▶ What is expected
Convert every line of the data below into a JSON list of strings, one string per line, omitting any blank lines. Leave the pictures out of the answer.

# # # # #

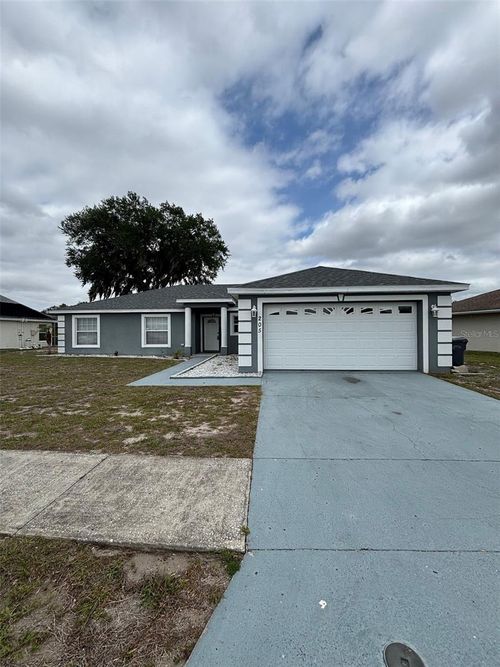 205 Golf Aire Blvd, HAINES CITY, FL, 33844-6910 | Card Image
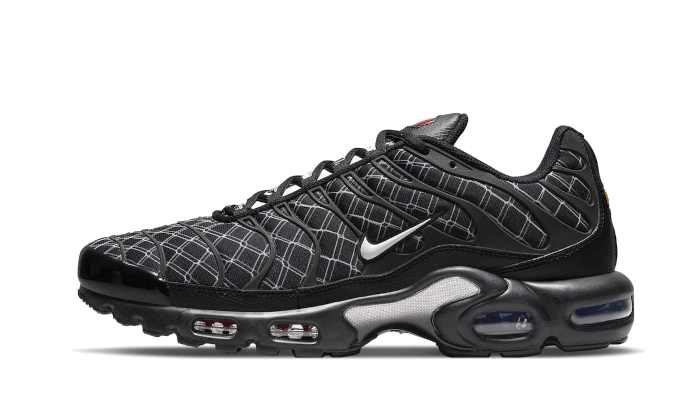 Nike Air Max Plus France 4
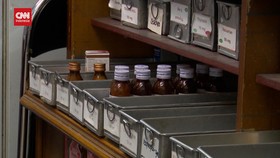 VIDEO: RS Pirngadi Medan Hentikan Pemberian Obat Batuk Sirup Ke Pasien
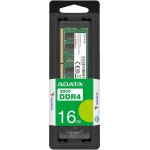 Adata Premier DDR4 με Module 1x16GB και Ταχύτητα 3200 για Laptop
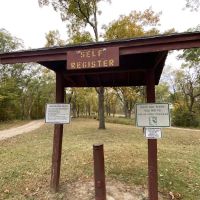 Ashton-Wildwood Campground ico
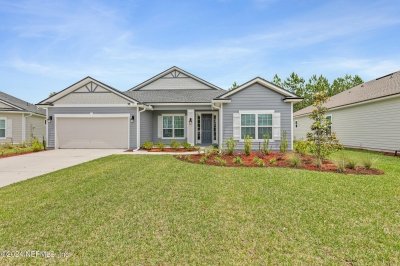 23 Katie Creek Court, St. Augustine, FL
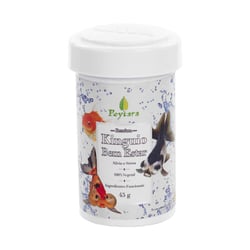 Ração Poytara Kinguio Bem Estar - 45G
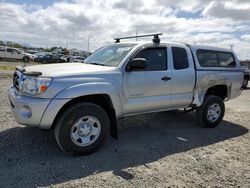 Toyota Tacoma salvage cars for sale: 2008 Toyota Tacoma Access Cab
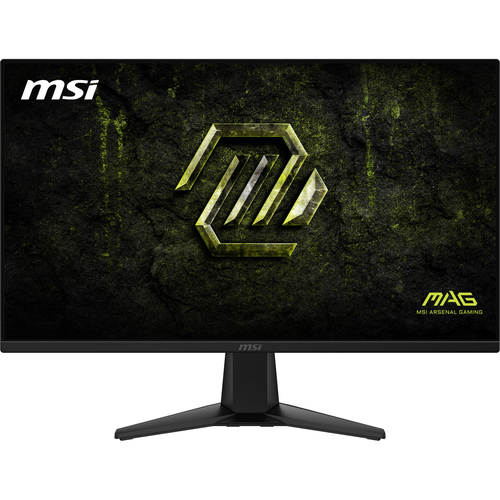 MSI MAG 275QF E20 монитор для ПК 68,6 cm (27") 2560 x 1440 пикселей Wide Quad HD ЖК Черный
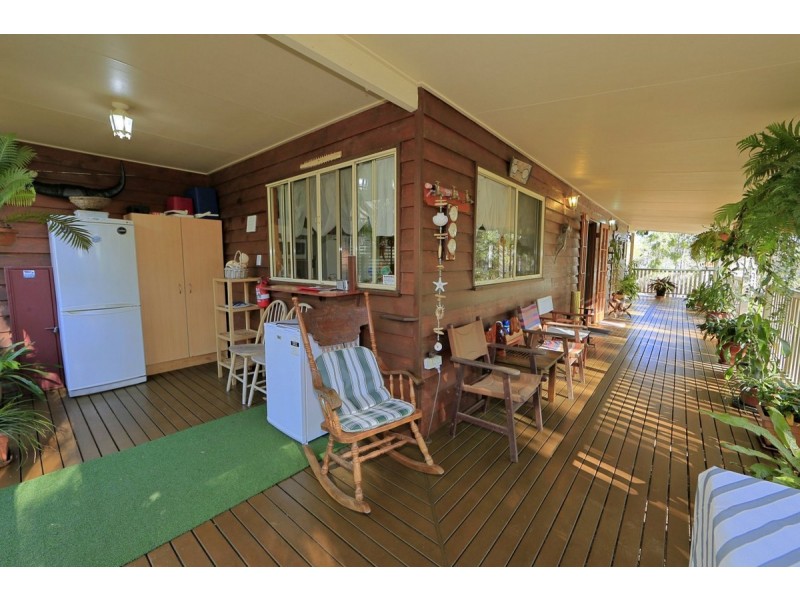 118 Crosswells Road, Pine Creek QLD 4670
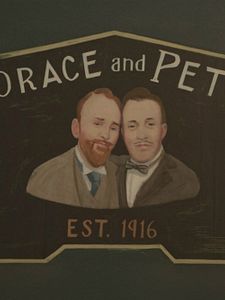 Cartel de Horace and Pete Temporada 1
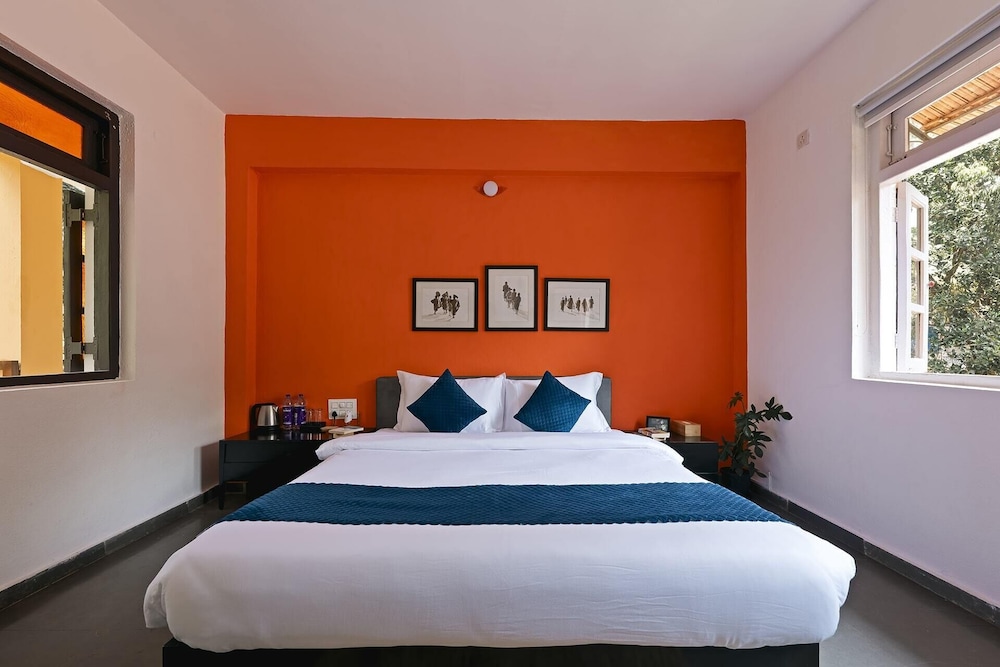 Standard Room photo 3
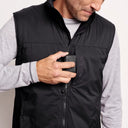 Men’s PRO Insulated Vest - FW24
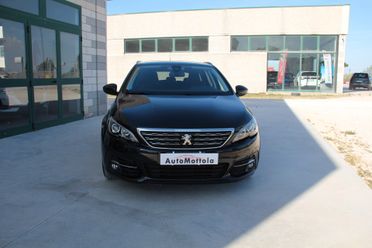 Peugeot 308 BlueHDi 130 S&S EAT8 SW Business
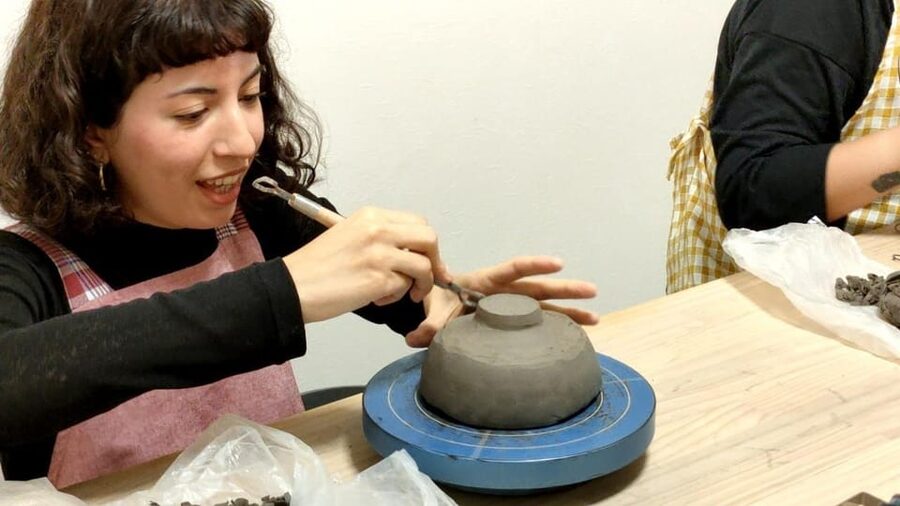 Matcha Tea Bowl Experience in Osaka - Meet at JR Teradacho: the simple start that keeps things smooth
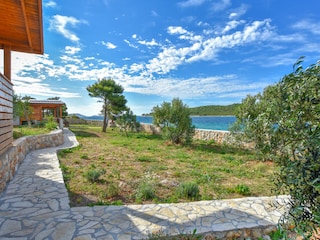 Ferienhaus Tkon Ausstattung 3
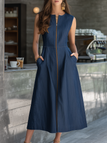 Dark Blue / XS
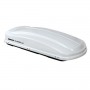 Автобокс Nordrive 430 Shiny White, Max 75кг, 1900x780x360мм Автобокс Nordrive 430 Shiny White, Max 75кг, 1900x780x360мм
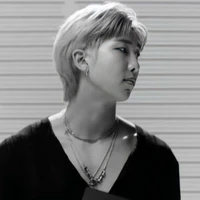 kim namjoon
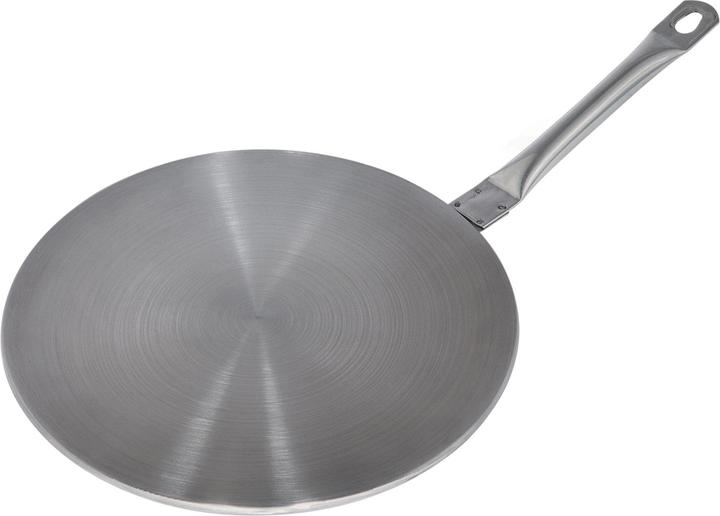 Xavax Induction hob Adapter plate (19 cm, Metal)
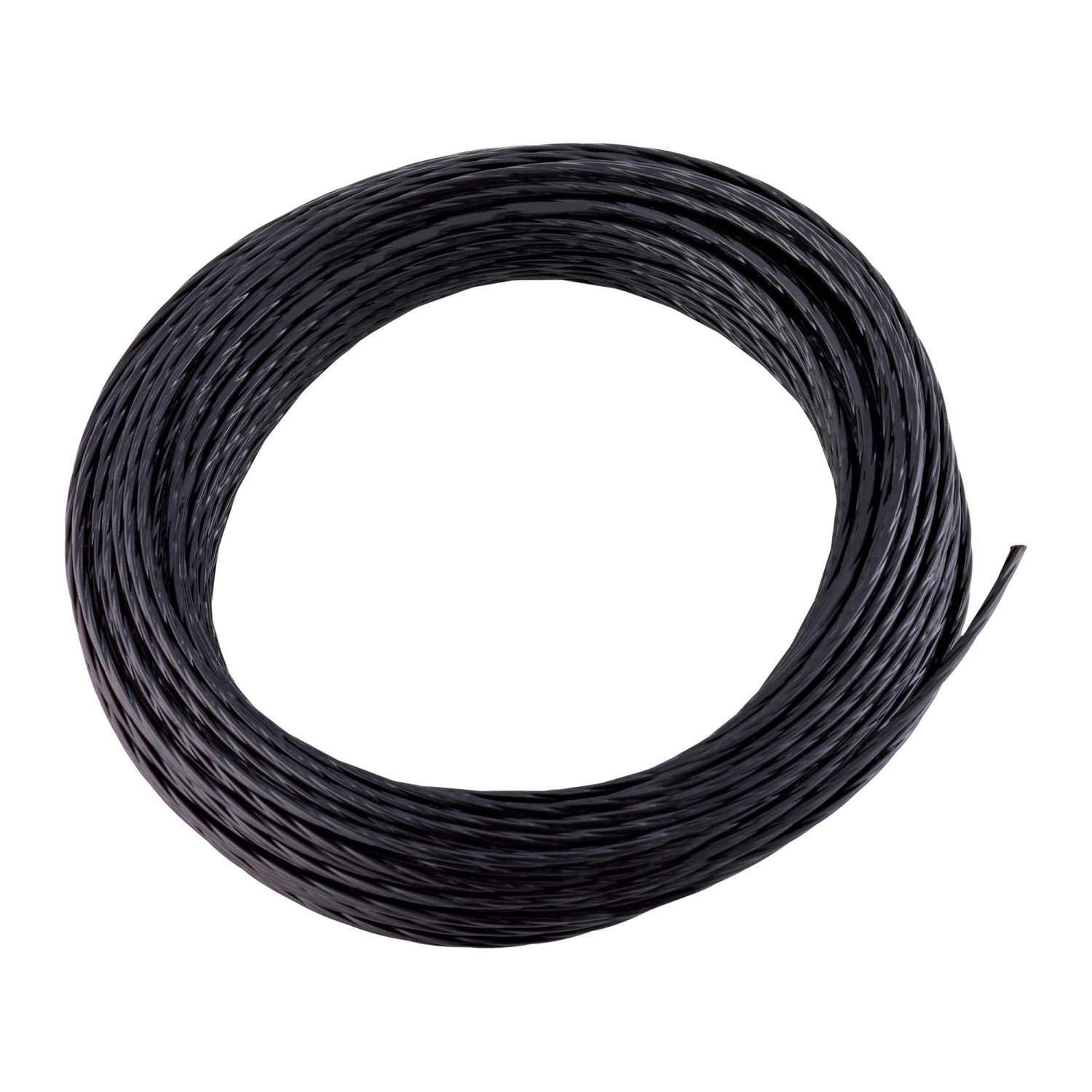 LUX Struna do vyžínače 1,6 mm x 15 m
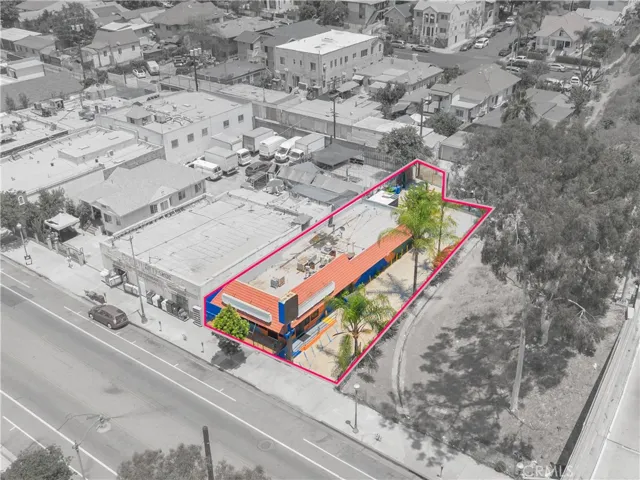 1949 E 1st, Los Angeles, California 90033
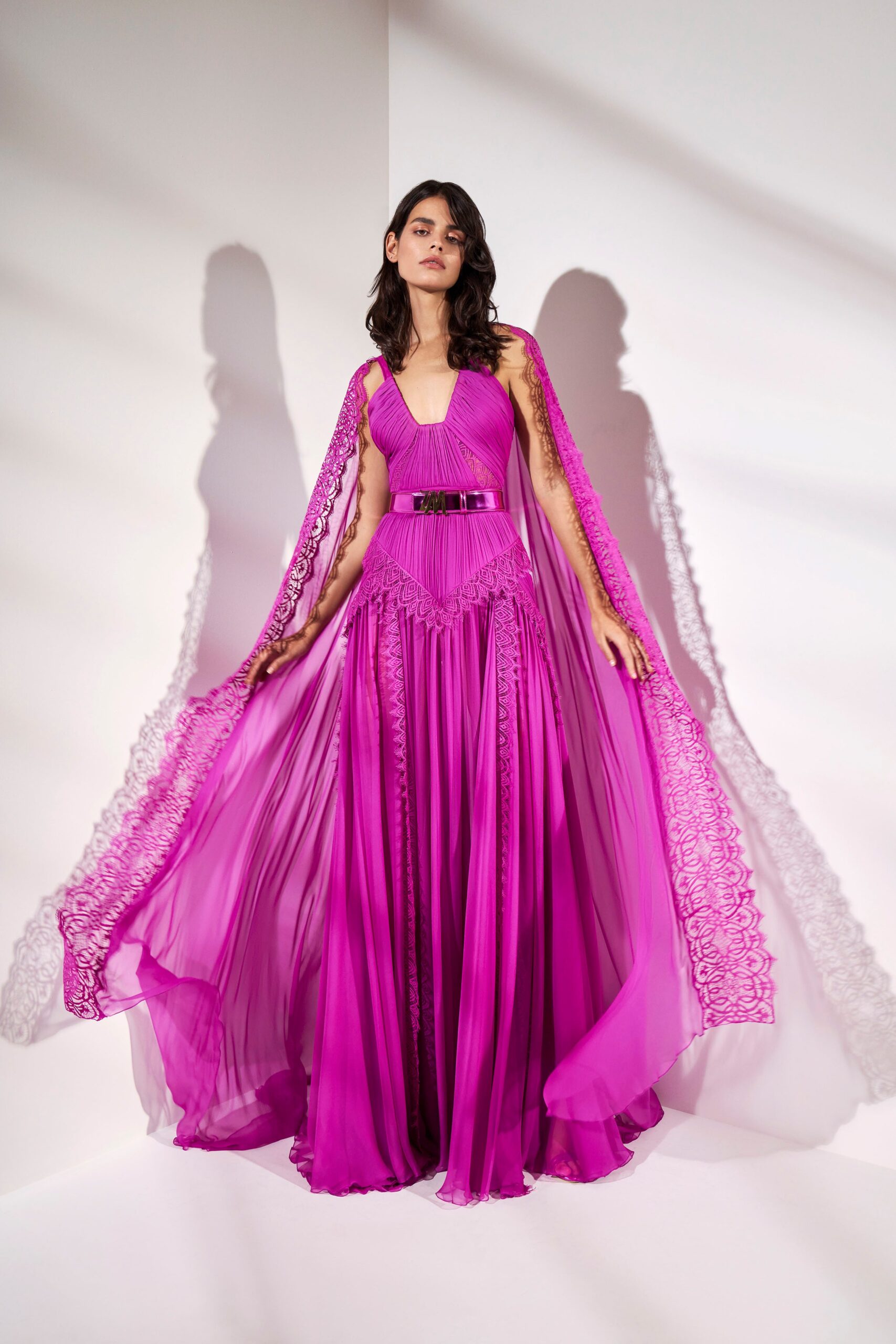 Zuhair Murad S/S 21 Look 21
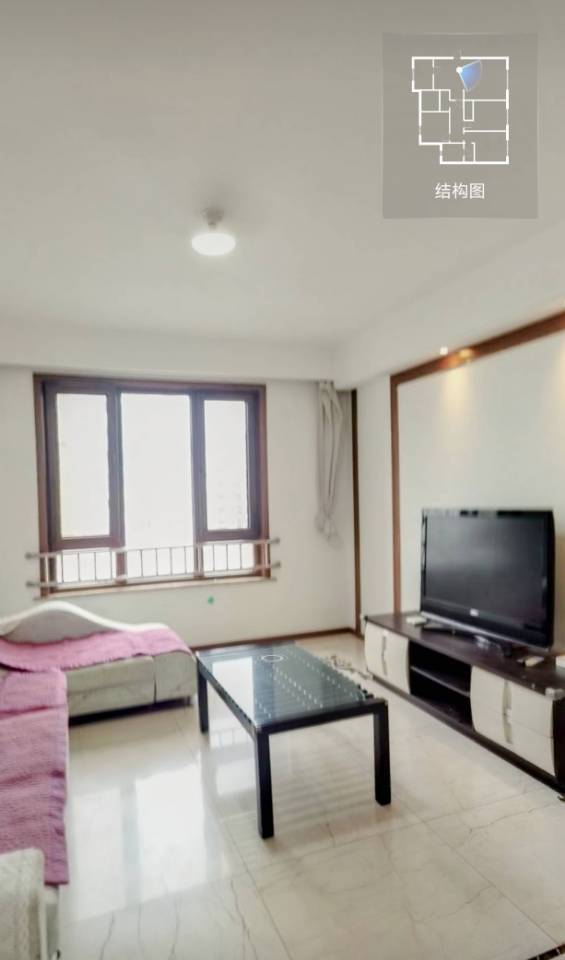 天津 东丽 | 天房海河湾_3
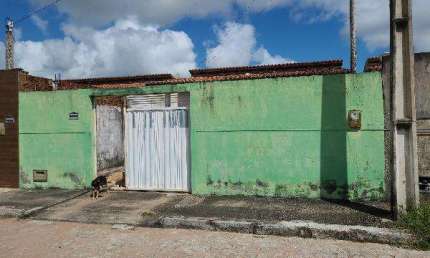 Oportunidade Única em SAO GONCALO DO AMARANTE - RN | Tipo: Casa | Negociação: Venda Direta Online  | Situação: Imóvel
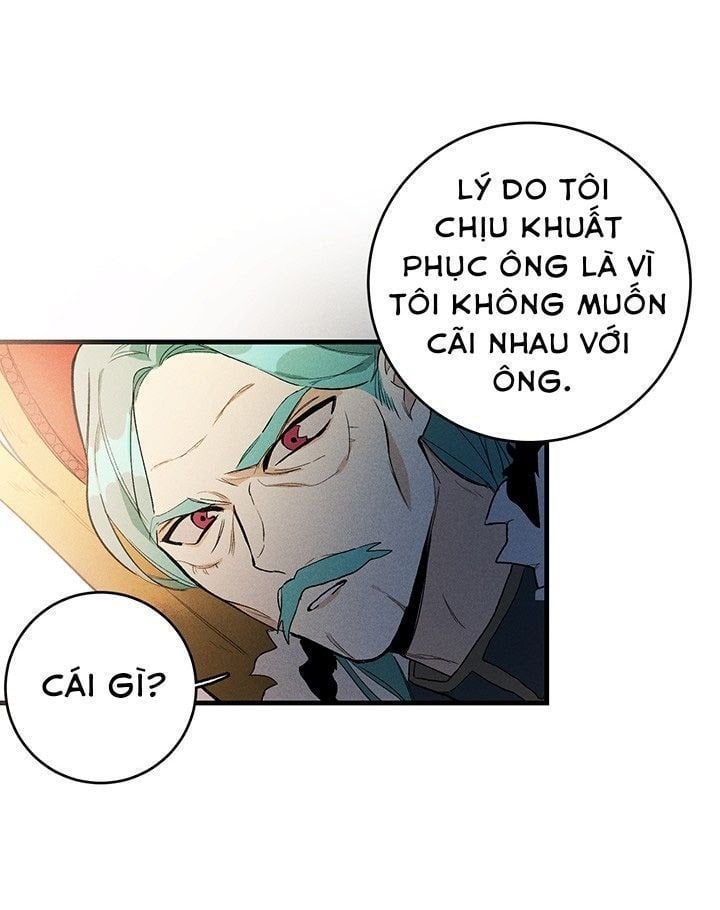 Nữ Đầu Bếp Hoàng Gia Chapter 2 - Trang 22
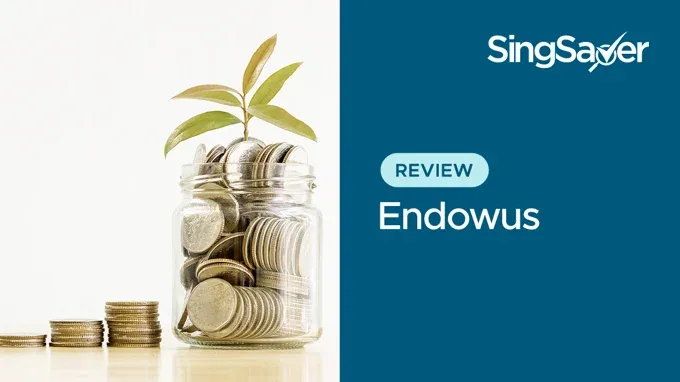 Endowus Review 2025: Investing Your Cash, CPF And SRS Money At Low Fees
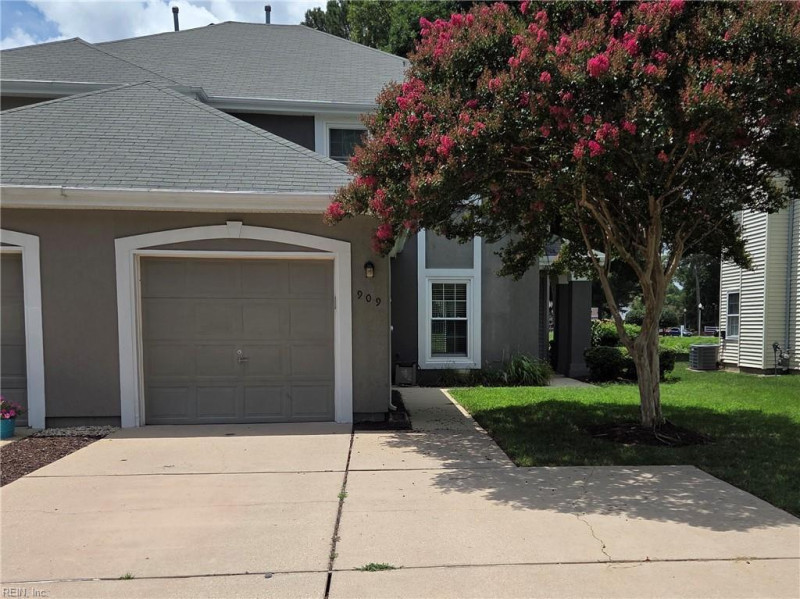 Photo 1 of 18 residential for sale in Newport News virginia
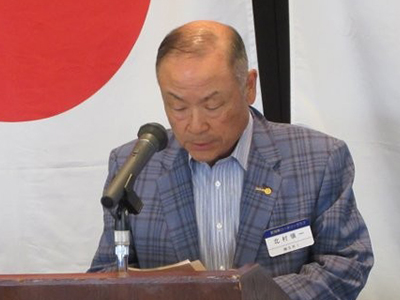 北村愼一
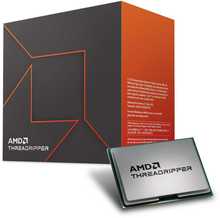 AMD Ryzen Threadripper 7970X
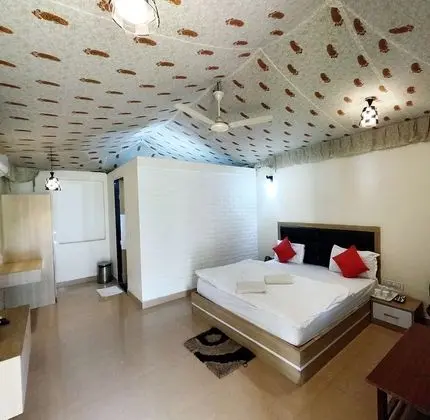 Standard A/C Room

# # # # #

▶ Exercise result
[
  " 205 Golf Aire Blvd, HAINES CITY, FL, 33844-6910 | Card Image",
  " Nike Air Max Plus France 4",
  " VIDEO: RS Pirngadi Medan Hentikan Pemberian Obat Batuk Sirup Ke Pasien",
  " Adata Premier DDR4 με Module 1x16GB και Ταχύτητα 3200 για Laptop",
  " Ashton-Wildwood Campground ico",
  " 23 Katie Creek Court, St. Augustine, FL",
  " Ração Poytara Kinguio Bem Estar - 45G",
  " Toyota Tacoma salvage cars for sale: 2008 Toyota Tacoma Access Cab",
  " MSI MAG 275QF E20 монитор для ПК 68,6 cm (27\") 2560 x 1440 пикселей Wide Quad HD ЖК Черный",
  " 118 Crosswells Road, Pine Creek QLD 4670",
  " Cartel de Horace and Pete Temporada 1",
  " Standard Room photo 3",
  " Men’s PRO Insulated Vest - FW24",
  " Peugeot 308 BlueHDi 130 S&S EAT8 SW Business",
  " Matcha Tea Bowl Experience in Osaka - Meet at JR Teradacho: the simple start that keeps things smooth",
  " Ferienhaus Tkon Ausstattung 3",
  " Dark Blue / XS",
  " Автобокс Nordrive 430 Shiny White, Max 75кг, 1900x780x360мм Автобокс Nordrive 430 Shiny White, Max 75кг, 1900x780x360мм",
  " kim namjoon",
  " Xavax Induction hob Adapter plate (19 cm, Metal)",
  " LUX Struna do vyžínače 1,6 mm x 15 m",
  " 1949 E 1st, Los Angeles, California 90033",
  " Zuhair Murad S/S 21 Look 21",
  " 天津 东丽 | 天房海河湾_3",
  " Oportunidade Única em SAO GONCALO DO AMARANTE - RN | Tipo: Casa | Negociação: Venda Direta Online  | Situação: Imóvel",
  " Nữ Đầu Bếp Hoàng Gia Chapter 2 - Trang 22",
  " Endowus Review 2025: Investing Your Cash, CPF And SRS Money At Low Fees",
  " Photo 1 of 18 residential for sale in Newport News virginia",
  " 北村愼一",
  " AMD Ryzen Threadripper 7970X",
  " Standard A/C Room"
]